• [Brief] Below are records; transcribe only the line with "Which would be" and those after it, through the last line, without any change.
===============
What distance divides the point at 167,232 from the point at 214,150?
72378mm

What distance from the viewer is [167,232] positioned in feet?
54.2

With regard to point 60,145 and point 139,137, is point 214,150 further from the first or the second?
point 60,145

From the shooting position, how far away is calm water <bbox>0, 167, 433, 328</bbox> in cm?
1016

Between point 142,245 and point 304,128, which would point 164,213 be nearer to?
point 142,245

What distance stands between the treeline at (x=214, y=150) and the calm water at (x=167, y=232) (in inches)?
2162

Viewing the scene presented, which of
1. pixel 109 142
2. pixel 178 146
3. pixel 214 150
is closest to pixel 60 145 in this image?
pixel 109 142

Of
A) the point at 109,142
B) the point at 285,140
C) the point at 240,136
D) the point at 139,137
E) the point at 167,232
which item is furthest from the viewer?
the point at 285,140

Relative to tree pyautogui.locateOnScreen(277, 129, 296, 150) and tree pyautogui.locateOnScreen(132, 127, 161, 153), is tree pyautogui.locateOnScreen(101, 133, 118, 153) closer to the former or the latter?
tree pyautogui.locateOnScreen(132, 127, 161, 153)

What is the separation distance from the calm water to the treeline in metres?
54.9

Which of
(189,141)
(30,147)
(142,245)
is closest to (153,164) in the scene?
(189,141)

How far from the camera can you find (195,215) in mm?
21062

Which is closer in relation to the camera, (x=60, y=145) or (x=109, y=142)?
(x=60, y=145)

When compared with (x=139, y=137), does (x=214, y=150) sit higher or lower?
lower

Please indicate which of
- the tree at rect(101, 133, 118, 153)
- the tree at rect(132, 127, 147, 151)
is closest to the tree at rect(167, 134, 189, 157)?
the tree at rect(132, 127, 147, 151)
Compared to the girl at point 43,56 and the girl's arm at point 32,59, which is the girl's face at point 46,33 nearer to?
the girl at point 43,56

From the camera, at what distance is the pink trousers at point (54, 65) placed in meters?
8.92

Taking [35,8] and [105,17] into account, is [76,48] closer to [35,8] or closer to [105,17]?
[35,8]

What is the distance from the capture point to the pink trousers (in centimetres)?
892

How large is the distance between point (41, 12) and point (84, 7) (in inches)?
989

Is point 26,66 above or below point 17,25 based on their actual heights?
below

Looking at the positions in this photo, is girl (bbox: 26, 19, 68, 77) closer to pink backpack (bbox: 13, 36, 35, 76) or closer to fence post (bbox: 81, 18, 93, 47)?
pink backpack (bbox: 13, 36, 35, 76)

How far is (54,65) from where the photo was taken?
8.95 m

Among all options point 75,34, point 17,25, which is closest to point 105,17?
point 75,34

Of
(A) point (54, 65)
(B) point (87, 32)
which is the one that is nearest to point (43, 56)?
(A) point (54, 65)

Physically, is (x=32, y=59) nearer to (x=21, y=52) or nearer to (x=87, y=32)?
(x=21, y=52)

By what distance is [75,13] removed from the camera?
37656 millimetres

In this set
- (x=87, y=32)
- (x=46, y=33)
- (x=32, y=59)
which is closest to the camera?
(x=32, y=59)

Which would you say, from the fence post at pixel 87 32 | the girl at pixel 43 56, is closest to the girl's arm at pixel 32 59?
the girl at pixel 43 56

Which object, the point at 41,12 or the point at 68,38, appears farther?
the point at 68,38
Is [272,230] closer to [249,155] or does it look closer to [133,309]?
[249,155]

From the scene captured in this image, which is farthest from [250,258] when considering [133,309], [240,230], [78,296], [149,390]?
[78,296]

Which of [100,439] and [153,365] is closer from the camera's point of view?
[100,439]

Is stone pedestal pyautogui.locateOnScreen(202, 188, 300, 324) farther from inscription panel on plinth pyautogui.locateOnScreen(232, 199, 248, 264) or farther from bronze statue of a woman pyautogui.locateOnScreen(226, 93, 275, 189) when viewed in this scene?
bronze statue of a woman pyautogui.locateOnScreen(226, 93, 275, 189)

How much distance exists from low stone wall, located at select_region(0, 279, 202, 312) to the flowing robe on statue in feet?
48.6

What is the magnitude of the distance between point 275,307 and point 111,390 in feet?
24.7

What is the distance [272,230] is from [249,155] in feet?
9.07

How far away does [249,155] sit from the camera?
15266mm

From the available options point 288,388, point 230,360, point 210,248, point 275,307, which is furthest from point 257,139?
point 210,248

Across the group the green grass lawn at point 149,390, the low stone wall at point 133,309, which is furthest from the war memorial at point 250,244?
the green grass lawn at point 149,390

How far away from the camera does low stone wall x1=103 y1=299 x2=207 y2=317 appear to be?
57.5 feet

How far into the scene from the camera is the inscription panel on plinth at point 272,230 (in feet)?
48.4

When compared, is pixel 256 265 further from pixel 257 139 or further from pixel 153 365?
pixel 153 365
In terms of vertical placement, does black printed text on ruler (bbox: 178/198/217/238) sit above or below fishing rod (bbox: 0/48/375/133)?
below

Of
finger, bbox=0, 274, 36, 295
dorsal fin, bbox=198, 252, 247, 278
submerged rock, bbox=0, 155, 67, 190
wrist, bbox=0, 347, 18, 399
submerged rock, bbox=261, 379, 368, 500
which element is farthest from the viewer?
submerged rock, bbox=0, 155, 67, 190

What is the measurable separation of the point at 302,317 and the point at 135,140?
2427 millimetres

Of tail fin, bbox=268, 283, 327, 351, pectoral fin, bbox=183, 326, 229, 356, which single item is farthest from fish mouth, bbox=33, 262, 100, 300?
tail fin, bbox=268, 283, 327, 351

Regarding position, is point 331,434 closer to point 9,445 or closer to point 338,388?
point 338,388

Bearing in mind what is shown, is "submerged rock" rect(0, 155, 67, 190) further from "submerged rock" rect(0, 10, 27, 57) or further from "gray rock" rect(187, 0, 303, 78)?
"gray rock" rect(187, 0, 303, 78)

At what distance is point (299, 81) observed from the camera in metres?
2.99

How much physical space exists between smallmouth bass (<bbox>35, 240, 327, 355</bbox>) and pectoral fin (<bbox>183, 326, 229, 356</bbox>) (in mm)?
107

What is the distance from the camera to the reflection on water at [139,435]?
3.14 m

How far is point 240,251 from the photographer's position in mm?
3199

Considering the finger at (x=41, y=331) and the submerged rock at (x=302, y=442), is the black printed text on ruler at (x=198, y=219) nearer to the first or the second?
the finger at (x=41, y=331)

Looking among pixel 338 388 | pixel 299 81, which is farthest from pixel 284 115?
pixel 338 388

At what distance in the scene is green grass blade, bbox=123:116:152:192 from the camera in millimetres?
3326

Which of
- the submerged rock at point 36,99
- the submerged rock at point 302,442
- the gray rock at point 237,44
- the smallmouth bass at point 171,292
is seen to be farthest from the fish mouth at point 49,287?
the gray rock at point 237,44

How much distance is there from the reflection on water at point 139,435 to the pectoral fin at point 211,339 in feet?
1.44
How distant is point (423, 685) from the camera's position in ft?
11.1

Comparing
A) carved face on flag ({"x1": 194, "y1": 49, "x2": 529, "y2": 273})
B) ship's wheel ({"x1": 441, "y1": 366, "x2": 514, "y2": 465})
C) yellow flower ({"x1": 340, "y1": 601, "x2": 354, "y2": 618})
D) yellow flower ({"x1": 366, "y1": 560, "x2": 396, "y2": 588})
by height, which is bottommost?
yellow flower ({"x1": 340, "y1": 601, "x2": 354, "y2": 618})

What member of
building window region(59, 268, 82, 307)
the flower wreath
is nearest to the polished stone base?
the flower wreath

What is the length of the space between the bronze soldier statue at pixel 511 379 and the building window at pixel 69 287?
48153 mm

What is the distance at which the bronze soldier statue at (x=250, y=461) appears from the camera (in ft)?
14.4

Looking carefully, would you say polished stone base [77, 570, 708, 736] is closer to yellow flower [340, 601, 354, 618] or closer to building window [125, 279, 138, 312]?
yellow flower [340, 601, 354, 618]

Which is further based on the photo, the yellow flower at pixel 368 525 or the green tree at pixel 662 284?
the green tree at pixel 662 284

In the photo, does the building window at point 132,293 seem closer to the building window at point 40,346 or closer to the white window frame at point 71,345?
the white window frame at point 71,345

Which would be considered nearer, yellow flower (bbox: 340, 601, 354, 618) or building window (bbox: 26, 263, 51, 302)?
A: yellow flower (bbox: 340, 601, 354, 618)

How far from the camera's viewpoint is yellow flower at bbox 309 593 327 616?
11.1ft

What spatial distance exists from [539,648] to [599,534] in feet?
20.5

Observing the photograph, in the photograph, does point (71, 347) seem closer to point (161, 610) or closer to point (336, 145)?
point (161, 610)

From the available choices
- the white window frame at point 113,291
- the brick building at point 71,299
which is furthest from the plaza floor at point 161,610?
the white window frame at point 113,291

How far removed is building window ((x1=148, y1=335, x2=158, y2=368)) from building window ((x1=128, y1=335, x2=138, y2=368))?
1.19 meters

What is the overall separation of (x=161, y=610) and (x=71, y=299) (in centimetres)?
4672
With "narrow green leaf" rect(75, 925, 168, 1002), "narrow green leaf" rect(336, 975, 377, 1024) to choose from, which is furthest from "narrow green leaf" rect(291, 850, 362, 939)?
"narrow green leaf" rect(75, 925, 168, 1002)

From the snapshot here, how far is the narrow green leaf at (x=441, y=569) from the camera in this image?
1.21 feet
===============
• [The completed task]
Which would be considered nearer, yellow flower (bbox: 340, 601, 354, 618) or building window (bbox: 26, 263, 51, 302)?
A: yellow flower (bbox: 340, 601, 354, 618)

How far from the camera's viewpoint is yellow flower at bbox 309 593 327 616?
11.1ft

What spatial distance exists from [539,648] to [599,534] in feet?
20.5

Observing the photograph, in the photograph, does point (71, 347) seem closer to point (161, 610) or closer to point (336, 145)?
point (161, 610)

From the available choices
- the white window frame at point 113,291
- the brick building at point 71,299
which is furthest from the plaza floor at point 161,610?
the white window frame at point 113,291

How far removed is building window ((x1=148, y1=335, x2=158, y2=368)) from building window ((x1=128, y1=335, x2=138, y2=368))?
1.19 meters

What is the overall separation of (x=161, y=610) and (x=71, y=299) (in centimetres)?
4672
With "narrow green leaf" rect(75, 925, 168, 1002), "narrow green leaf" rect(336, 975, 377, 1024) to choose from, which is furthest from "narrow green leaf" rect(291, 850, 362, 939)?
"narrow green leaf" rect(75, 925, 168, 1002)

From the snapshot here, how far is the narrow green leaf at (x=441, y=569) from the camera in this image?
1.21 feet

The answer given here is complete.